BY ERRIN WHACK
The lush valleys and mountains of Asheville, N.C., are eight hours and a world away from the tragedy, violence and poverty of Baltimore.
This week, hundreds of leaders of civil rights and social justice organizations descended on this serene backdrop like soldiers coming off a battlefield for the W.K. Kellogg Foundation’s fourth America Healing Conference.
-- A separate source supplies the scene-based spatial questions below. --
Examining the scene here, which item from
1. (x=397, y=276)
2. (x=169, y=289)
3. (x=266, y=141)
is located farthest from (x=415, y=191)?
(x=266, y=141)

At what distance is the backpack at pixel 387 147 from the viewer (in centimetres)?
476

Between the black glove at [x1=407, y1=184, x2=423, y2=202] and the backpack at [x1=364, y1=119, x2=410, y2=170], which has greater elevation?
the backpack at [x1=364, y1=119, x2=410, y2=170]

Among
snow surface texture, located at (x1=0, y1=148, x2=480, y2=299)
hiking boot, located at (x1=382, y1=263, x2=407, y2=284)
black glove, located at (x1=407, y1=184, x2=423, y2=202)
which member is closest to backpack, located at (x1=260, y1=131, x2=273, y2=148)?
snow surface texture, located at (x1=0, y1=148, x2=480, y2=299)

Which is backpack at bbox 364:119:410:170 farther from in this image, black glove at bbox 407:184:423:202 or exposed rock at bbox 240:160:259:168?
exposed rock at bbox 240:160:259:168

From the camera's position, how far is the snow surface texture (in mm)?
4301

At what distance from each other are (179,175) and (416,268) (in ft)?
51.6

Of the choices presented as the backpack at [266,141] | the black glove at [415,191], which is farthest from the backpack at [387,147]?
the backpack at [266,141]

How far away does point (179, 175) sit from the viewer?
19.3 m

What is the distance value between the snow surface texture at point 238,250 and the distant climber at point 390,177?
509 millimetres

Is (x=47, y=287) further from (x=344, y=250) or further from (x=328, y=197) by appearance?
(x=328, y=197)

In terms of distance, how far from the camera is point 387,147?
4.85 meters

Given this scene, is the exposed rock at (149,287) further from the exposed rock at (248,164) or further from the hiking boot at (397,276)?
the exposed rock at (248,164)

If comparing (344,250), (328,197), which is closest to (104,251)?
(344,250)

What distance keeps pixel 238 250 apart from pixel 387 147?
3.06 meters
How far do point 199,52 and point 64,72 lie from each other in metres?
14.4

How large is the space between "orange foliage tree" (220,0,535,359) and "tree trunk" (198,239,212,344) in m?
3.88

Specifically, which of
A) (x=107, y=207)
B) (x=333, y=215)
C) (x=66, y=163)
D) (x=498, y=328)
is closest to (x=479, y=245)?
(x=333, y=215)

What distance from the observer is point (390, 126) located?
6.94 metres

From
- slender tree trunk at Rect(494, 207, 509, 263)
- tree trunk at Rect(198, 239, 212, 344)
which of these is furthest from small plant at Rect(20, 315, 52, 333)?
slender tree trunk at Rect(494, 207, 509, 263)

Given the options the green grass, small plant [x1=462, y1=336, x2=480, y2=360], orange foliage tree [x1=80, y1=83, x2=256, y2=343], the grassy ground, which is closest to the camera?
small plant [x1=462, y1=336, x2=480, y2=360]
The four-day event concluding Thursday was an opportunity to swap strategy, regain focus and recharge before returning to a fight that, for many, has been particularly traumatic in recent months.
Kellogg vice president Gail Christopher said the foundation’s approach to this year’s conference—including a first-ever session on self-care—factored in the potential toll of recent events on many attendees.
“Given all the pain that’s going on, when every single week there’s another story of a young black male that’s been killed, I realized we’re grief-stricken,” she said. “We knew that people would be bringing that energy in and we knew we had to find a way to have resilience … for them to have opportunities to know that they are valuable human beings.”
The attendees — most of whom are doing work funded by the foundation — gathered at the 100-year-old Grove Park Inn, a resort atop the aptly-named Sunset Mountain. Between planning sessions and panels, they relaxed in rocking chairs overlooking the hills, and dined in fresh air as bees buzzed nearby.
“The location helps … It’s real laid back and calm,” said Darel Ross II, co-director of LINC Community Revitalization based in Grand Rapids, Mich. “It’s hard not to be relaxed, but this is 500 people who spend very little time relaxing. We don’t stop to pause day in and day out; we’re usually strategizing. This is really more of taking care of yourself so you can continue to fight.”